== GIVEN TEXT ==

Python-native prompt evaluation tool using PydanticAI

These details have not been verified by PyPI

Project description

PromptDev

Python-native prompt evaluation tool using PydanticAI

PromptDev is a modern prompt evaluation framework that provides comprehensive testing for AI agents across multiple providers. Built on PydanticAI, it combines type safety with powerful evaluation capabilities.

[!WARNING]

promptdev is in preview and is not ready for production use.

We're working hard to make it stable and feature-complete, but until then, expect to encounter bugs, missing features, and fatal errors.

Features

🔒 Type Safe - Full Pydantic validation for inputs, outputs, and configurations
🤖 PydanticAI Integration - Native support for PydanticAI agents and evaluation framework
📊 Multi-Provider Testing - Test across OpenAI, Together.ai, Ollama, Bedrock, and more
⚡ Performance Optimized - File-based caching with TTL for faster repeated evaluations
📈 Rich Reporting - Beautiful console output with detailed failure analysis and provider comparisons
🧪 Promptfoo Compatible - Works with (some) existing promptfoo YAML configs and datasets
🎯 Comprehensive Assertions - Built-in evaluators plus custom Python assertion support

Quick Start

Installation

From PyPI (when available)

pip install promptdev

From Source

git clone https://github.com/artefactop/promptdev.git
cd promptdev
pip install -e .

For Development

git clone https://github.com/artefactop/promptdev.git
cd promptdev
uv sync
uv run promptdev --help

Basic Usage

# Run evaluation
promptdev eval examples/calendar_event_summary.yaml

# Override provider  
promptdev eval examples/calendar_event_summary.yaml --provider pydantic-ai:openai

# Disable caching for a run
promptdev eval examples/calendar_event_summary.yaml --no-cache

# Export results
promptdev eval examples/calendar_event_summary.yaml --output json
promptdev eval examples/calendar_event_summary.yaml --output html

# Validate configuration
promptdev validate examples/calendar_event_summary.yaml

# Cache management
promptdev cache stats
promptdev cache clear

Assertion Types

PromptDev supports a comprehensive set of evaluators for different testing scenarios:

Type	Status	Description	Example Usage
Core PydanticAI Evaluators
`exact`	✅	Exact string/value matching	`type: exact`
`is_instance`	✅	Type checking	`type: is_instance, value: "str"`
`llm_judge`	✅	LLM-based semantic evaluation	`type: llm_judge, rubric: "Evaluate accuracy"`
PromptDev Custom Evaluators
`json_schema`	✅	JSON schema validation	`type: json_schema, value: {schema}`
`python`	✅	Custom Python assertions	`type: python, value: "./assert.py"`
`contains`	✅	Substring matching	`type: contains, value: "expected text"`
Promptfoo Compatibility
`contains-json`	✅ (Deprecated)	JSON schema validation (use `json_schema`)	`type: contains-json, value: {schema}`
`llm-rubric`	✅ (Deprecated)	LLM evaluation (use `llm_judge`)	`type: llm-rubric, value: "rubric text"`
`g-eval`	✅ (Deprecated)	G-Eval methodology (use `llm_judge`)	`type: g-eval, value: "criteria"`

Promptfoo Compatibility

PromptDev maintains compatibility with promptfoo configurations to ease migration:

YAML configs - Most promptfoo YAML configs work with minimal changes
JSONL datasets - Existing test datasets are fully supported
Python assertions - Custom get_assert functions work without modification
JSON schemas - Schema validation uses the same format

Migration Notes:

Use json_schema instead of contains-json for new projects
Use llm_judge instead of llm-rubric or g-eval for better performance
Provider IDs use pydantic-ai: prefix (e.g., pydantic-ai:openai)

===

REQUIRED ACTION A:
Summarize the PromptDev project description in two sentences.
REQUIRED ACTION B:
Rewrite the part of the PromptDev project description that opens with the words containing "Project description" and closes with "powerful evaluation capabilities.", putting "Pydantic AI" wherever "PydanticAI" appears.
REQUIRED ACTION C:
Pick up the PromptDev project description where it leaves off and keep writing.

== EXTRACTED ENTRIES ==

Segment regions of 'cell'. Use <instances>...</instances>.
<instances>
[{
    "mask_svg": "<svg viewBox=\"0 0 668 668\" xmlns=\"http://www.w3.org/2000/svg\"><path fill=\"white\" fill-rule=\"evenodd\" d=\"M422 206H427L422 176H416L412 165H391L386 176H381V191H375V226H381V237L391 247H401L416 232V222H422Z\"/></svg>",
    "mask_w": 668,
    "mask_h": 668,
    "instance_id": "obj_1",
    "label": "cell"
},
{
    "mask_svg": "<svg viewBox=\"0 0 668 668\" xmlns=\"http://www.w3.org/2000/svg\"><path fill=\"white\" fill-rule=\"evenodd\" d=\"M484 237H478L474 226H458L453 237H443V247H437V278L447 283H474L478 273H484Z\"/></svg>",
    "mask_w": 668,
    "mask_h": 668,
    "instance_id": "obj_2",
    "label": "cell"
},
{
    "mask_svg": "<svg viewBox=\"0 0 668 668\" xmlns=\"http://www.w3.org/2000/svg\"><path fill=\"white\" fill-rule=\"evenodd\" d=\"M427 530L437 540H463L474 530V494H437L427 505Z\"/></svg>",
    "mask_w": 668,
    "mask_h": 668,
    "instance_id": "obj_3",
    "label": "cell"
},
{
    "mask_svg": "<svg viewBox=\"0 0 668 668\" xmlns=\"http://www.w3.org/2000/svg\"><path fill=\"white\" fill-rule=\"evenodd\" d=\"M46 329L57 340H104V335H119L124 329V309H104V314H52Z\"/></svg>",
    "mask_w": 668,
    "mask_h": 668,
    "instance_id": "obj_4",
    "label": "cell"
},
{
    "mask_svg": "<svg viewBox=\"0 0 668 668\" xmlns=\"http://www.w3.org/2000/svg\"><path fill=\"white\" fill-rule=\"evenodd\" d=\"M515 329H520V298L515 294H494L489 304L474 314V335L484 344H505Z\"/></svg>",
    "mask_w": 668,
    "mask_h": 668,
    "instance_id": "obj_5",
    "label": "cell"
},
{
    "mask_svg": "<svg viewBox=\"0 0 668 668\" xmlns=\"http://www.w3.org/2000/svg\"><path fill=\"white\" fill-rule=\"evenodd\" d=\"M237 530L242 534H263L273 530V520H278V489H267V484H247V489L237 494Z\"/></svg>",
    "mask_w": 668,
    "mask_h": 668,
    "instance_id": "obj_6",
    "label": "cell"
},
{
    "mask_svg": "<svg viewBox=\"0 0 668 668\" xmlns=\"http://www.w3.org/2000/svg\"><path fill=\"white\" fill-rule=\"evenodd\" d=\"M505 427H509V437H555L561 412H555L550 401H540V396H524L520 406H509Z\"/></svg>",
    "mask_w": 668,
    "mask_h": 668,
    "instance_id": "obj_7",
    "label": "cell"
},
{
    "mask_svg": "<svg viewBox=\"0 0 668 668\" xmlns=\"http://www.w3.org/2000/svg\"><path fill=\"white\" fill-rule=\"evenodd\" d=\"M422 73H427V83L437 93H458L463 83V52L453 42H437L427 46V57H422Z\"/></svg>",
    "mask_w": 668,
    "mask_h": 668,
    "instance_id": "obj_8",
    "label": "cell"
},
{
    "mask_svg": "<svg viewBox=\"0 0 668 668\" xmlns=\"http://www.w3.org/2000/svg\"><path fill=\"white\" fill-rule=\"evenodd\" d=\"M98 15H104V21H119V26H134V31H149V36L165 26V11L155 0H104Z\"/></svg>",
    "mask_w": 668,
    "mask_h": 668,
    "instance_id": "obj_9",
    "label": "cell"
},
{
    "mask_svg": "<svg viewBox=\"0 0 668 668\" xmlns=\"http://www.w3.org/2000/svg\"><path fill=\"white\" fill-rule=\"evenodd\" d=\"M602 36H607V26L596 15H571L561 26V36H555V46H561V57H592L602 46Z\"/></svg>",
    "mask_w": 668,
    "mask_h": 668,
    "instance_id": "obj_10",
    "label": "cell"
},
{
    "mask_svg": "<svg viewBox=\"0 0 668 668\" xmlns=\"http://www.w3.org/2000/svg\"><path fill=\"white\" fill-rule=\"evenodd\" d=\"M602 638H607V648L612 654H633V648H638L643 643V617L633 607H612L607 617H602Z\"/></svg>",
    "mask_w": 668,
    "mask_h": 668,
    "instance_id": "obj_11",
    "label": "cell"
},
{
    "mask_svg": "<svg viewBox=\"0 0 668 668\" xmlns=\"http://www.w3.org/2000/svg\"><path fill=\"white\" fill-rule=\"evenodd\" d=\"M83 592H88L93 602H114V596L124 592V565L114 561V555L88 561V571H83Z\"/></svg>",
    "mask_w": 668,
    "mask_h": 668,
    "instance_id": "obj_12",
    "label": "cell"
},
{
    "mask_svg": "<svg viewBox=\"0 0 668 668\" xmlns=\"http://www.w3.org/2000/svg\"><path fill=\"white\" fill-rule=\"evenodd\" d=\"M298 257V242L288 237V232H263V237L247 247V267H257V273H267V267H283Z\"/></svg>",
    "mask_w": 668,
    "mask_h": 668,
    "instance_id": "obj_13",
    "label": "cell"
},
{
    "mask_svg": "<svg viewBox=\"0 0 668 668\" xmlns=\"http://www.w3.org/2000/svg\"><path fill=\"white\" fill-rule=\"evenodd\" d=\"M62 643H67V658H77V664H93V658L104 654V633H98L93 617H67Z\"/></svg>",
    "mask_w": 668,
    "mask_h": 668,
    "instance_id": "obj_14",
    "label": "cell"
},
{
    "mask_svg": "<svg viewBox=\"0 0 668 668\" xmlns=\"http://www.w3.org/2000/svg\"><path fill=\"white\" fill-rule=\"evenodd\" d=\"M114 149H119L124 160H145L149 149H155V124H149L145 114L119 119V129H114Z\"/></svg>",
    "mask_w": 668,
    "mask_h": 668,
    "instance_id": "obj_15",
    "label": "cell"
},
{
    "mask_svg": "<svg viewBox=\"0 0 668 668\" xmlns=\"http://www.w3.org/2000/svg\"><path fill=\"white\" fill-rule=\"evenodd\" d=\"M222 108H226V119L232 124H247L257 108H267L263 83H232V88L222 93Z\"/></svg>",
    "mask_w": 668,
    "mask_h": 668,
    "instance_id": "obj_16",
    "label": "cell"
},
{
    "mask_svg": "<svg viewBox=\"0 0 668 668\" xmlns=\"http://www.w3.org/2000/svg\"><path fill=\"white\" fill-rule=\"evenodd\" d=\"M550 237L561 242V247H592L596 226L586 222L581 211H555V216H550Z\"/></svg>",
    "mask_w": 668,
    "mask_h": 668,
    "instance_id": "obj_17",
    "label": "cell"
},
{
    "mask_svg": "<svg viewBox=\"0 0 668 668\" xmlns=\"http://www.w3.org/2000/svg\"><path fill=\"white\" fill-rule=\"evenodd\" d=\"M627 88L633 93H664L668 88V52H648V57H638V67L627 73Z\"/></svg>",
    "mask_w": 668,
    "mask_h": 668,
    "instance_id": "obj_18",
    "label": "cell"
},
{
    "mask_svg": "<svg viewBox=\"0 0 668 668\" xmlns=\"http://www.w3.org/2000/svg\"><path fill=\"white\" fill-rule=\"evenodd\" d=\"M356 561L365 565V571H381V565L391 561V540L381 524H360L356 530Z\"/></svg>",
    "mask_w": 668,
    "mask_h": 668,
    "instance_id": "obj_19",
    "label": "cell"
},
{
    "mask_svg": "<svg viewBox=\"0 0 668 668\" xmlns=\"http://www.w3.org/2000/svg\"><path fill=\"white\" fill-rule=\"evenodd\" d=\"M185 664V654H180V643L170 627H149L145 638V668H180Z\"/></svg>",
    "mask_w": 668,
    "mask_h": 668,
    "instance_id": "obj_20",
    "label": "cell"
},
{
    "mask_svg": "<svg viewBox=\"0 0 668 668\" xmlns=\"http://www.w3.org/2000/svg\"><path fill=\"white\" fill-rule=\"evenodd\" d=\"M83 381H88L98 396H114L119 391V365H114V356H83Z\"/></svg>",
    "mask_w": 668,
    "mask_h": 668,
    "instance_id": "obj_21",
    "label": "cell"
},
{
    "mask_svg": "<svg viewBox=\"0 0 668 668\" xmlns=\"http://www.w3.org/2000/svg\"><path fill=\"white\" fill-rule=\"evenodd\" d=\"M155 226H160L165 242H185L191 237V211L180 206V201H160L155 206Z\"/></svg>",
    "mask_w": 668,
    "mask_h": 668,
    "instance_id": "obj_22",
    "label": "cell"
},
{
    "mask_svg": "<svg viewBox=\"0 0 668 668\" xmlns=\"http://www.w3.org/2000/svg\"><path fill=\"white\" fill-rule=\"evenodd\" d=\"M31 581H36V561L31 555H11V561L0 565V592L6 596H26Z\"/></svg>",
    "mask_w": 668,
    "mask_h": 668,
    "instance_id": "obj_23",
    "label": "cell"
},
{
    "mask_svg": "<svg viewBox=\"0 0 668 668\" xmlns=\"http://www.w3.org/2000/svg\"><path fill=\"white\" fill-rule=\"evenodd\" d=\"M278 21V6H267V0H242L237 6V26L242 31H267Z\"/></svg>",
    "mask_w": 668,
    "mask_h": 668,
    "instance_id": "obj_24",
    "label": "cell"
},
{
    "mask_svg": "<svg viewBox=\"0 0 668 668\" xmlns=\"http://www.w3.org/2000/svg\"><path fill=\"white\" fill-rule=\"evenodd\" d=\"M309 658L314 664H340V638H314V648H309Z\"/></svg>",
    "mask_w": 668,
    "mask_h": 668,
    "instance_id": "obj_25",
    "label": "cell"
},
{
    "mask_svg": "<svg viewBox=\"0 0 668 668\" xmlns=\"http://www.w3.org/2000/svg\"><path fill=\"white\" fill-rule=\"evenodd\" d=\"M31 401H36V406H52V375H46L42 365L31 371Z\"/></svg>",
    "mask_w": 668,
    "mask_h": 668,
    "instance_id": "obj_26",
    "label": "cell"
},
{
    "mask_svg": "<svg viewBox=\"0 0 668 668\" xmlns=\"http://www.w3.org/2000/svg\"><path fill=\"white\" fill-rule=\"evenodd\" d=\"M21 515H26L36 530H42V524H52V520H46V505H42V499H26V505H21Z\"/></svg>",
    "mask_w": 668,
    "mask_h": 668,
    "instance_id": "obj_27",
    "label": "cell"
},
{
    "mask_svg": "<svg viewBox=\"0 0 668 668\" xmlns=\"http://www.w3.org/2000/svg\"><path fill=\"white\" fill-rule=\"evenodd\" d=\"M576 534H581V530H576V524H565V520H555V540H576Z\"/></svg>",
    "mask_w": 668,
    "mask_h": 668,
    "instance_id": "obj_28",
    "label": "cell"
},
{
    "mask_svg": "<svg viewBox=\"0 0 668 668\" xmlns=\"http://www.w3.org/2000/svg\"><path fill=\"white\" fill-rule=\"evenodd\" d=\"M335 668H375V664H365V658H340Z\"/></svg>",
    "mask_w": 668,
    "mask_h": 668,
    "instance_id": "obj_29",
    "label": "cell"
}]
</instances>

===

EXERCISE RESULT A:
PromptDev is a prompt evaluation framework built on PydanticAI that tests AI agents across several providers, such as OpenAI, Together.ai, Ollama and Bedrock, and it is still in preview and not ready for production use. It offers commands to run, validate and export evaluations, built-in evaluators plus custom Python assertions, and support for many existing promptfoo YAML configs and datasets.

EXERCISE RESULT B:
Project description

PromptDev

Python-native prompt evaluation tool using Pydantic AI

PromptDev is a modern prompt evaluation framework that provides comprehensive testing for AI agents across multiple providers. Built on Pydantic AI, it combines type safety with powerful evaluation capabilities.

EXERCISE RESULT C:
Model names follow PydanticAI format (e.g., openai:gpt-4)

Configuration

PromptDev uses YAML configuration files compatible with promptfoo format:

description: "Calendar event summary evaluation"

prompts:
  - file://./prompts/calendar_event_summary.yaml

providers:
  - id: "pydantic-ai:openai"
    model: "openai:gpt-4"
    config:
      temperature: 0.0
  - id: "pydantic-ai:ollama"
    model: "ollama:llama3.2:3b"

tests:
  - file: "./datasets/calendar_events.jsonl"

default_test:
  assert:
    - type: "json_schema"
      value:
        type: "object"
        required: ["name", "event_type", "out_of_office"]
        properties:
          name: {type: "string"}
          event_type: {type: "string"}
          out_of_office: {type: "boolean"}
    - type: "python" 
      value: "./assertions/calendar_assert.py"
    - type: "llm_judge"
      rubric: "Evaluate if the output correctly extracts calendar event information"
      model: "openai:gpt-4"

Advanced Features

PydanticAI Evals Integration

PromptDev leverages PydanticAI's pydantic_evals system for robust, type-safe evaluations:

LLMJudge Evaluator: Advanced semantic evaluation using LLMs with customizable rubrics
Type-safe Evaluation: Built on Pydantic's validation framework for reliable results
Schema Resolution: Comprehensive $ref resolution for assertion templates and schemas
Error Collection: Structured error reporting with detailed context and stack traces

Custom Python Assertions

Create powerful custom evaluators:

# examples/assertions/calendar_assert.py
def get_assert():
    def assert_expected(output, context):
        import json
        
        try:
            # Parse JSON from LLM output
            data = json.loads(output)
            
            # Get expected values from test variables
            expected_name = context['vars']['expected_name']
            expected_event_type = context['vars']['expected_event_type']
            
            # Detailed field-by-field validation
            details = []
            score = 0
            total_fields = 2
            
            # Validate name
            if data.get('name') == expected_name:
                details.append({'field': 'Name', 'actual': data.get('name'), 'expected': expected_name, 'passed': True})
                score += 1
            else:
                details.append({'field': 'Name', 'actual': data.get('name'), 'expected': expected_name, 'passed': False})
            
            # Validate event type
            if data.get('event_type', '').lower() == expected_event_type.lower():
                details.append({'field': 'Event Type', 'actual': data.get('event_type'), 'expected': expected_event_type, 'passed': True})
                score += 1
            else:
                details.append({'field': 'Event Type', 'actual': data.get('event_type'), 'expected': expected_event_type, 'passed': False})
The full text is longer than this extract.